Naturally, there’s no preexisting detector, and I’m not prepared to enter into a back-and-forth with the landlord – a man so laissez-faire about the condition of his property that he doesn’t mind if the walls leak during heavy rain – hence this decisive field trip to Toolstation. The floor manager with screws in her lobes stops scolding her coworker to serve me. She seems familiar. Have we met before? No, it’s only a likeness: she reminds me of my first boss, a biker named Cheryl, who took sadistic pleasure in watching her juvenile male employees scrub the greengrocer floor by hand, while she chain smoked cigarettes at the front door. ‘That’s where boys belong,’ I remember her saying, ‘on their knees.’
Screw-earrings interrupts my reverie to say that, happily, item #13567 is in stock. Not only that, the product has received dozens of five star customer reviews. ‘Good choice!’ she says, pivoting the chip-and-pin toward me. I consider making a joke about how those customers knew whether the carbon monoxide detector actually worked without first exposing it to carbon monoxide, but decide not to, because it sounds like something a very unserious person would say, and sadistic Cheryl’s wrath was so easily incurred by unserious boys and our dumb jokes, and I can’t uncouple the memory of Cheryl’s face from this stranger’s, what if she makes me scrub the Toolstation floor, in front of the Warrior Boots brigade, no less? I just mumble thanks, pay the forty, and stride across the sleet-covered forecourt, my head tied to a tether tied to my wrist, or so it seems.

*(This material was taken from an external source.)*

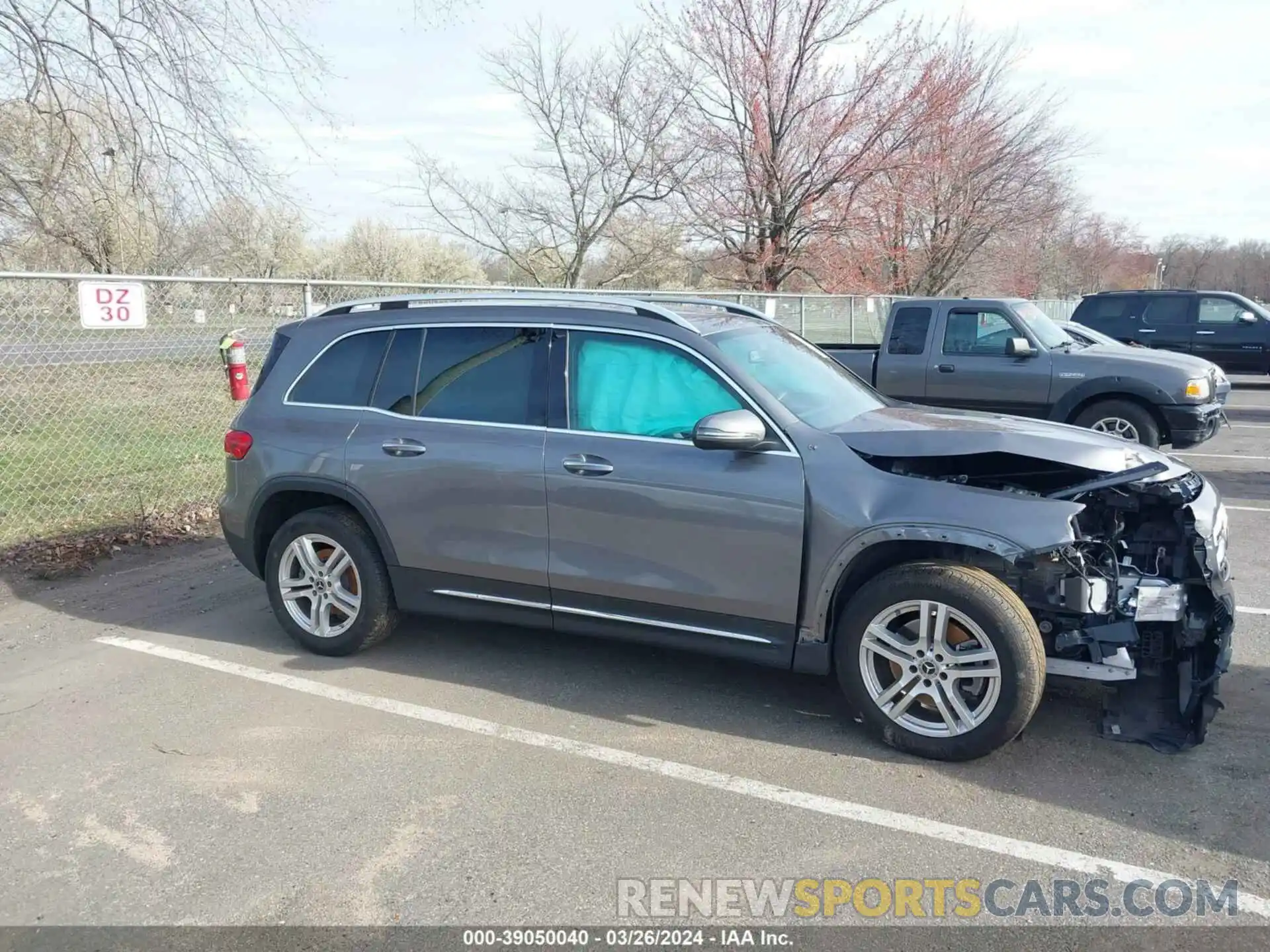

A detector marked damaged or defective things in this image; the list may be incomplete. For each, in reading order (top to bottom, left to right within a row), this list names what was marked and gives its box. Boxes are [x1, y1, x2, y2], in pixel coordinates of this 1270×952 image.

Back at the flat I’m disappointed, rather than relieved, to find that there is no gas leak, according to the five-star detector. It winks its tiny red LED light at me every two minutes, as though to prove it isn’t sleeping on the job. Carbon monoxide poisoning would have made perfect sense: I am unwell because of someone else’s negligence, I am paying someone fifty percent of my income in order to be killed, a scenario that I invented, I suppose, because it seems to justify the righteous indignation of an entire generation. But, no. I can’t pass the buck for the nightmares and delirium, and the dead really are arriving at the front door.

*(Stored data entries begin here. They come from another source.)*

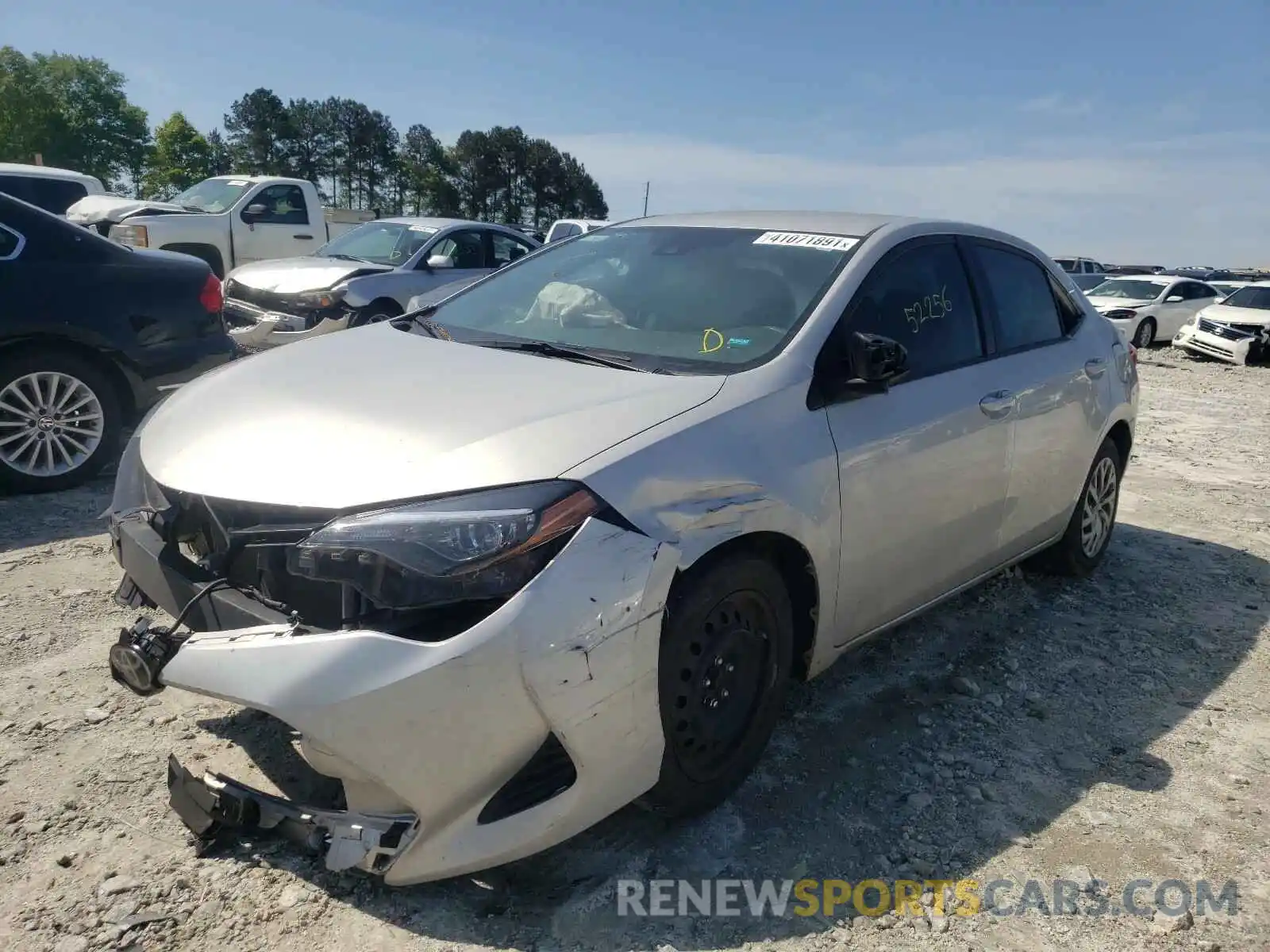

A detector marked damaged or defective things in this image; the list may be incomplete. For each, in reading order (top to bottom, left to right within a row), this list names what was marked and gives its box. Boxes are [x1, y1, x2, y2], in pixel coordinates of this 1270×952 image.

damaged front bumper [223, 298, 350, 350]
broken headlight assembly [291, 485, 602, 612]
damaged silver car [104, 208, 1143, 889]
damaged front bumper [105, 492, 680, 889]
detached bumper piece [165, 756, 416, 878]
damaged front bumper [166, 756, 416, 878]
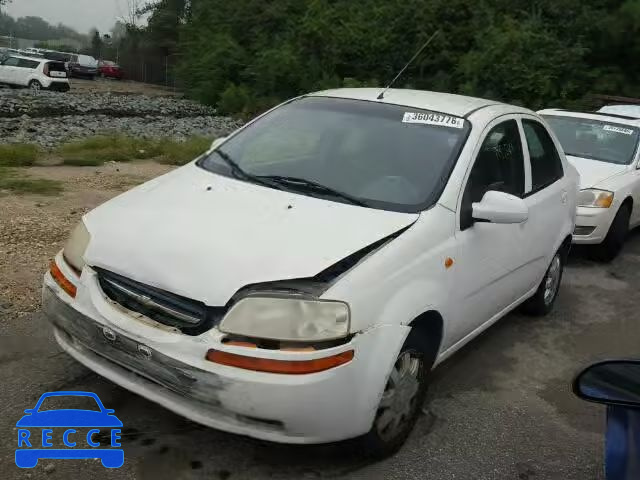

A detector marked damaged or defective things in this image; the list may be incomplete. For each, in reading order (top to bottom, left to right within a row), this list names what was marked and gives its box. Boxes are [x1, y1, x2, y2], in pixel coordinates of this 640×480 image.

cracked headlight [576, 189, 612, 208]
cracked headlight [62, 220, 90, 272]
damaged white car [42, 88, 576, 456]
cracked headlight [220, 294, 350, 344]
damaged front bumper [41, 272, 410, 444]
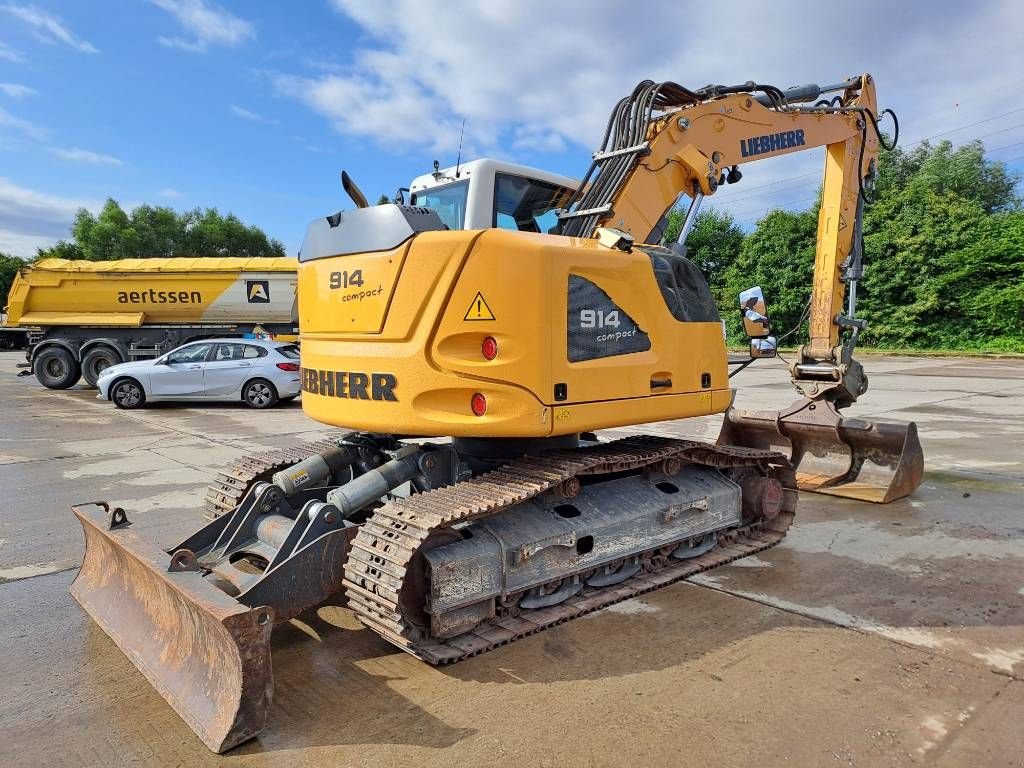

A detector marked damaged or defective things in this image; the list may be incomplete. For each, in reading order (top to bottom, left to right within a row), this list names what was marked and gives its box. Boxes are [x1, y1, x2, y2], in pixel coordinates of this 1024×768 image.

This paranoia – that there’s an invisible cancer working its way through the living space – is mirrored in a twitchy, effervescent compulsion that I have to clean. As my somatic and mental wobbliness increased, so my base level of cleanliness has spilled over into an obsession: urgent mopping, dusting, bleaching, vacuuming. I throw myself to my knees in a haze of white vinegar spritz and chemical spray, wielding rags. I plump already plumped pillows, right-angle already right-angled objects, buy and replace daffodils and irises the second they start to wilt. It’s as though I’m keeping the flat in a permanent state of show-offy domestic competence, waiting for a guest who will never come.
‘A room is a place where you hide from the wolves outside,’ says Sasha/Rhys in Good Morning Midnight, ‘and that’s all any room is.’ Like any anxious focus on particulars, my frenzied nest-making is, surely, a kind of introversion, an attempt to reduce the architecture of the world to four magnolia walls, cream carpets, a door, a window or two… Lording over this fiefdom of fresh flowers and soft furnishings, I try to convince myself that the foundations, as it were, remain intact. This is a fantasy, of course, one which is sustained – as most fantasies are – by a malignant and corrosive denial. How else to describe the conviction that one can be safe, and clean, and hidden, while the great animal of history cavorts through the streets, dripping blood and fire?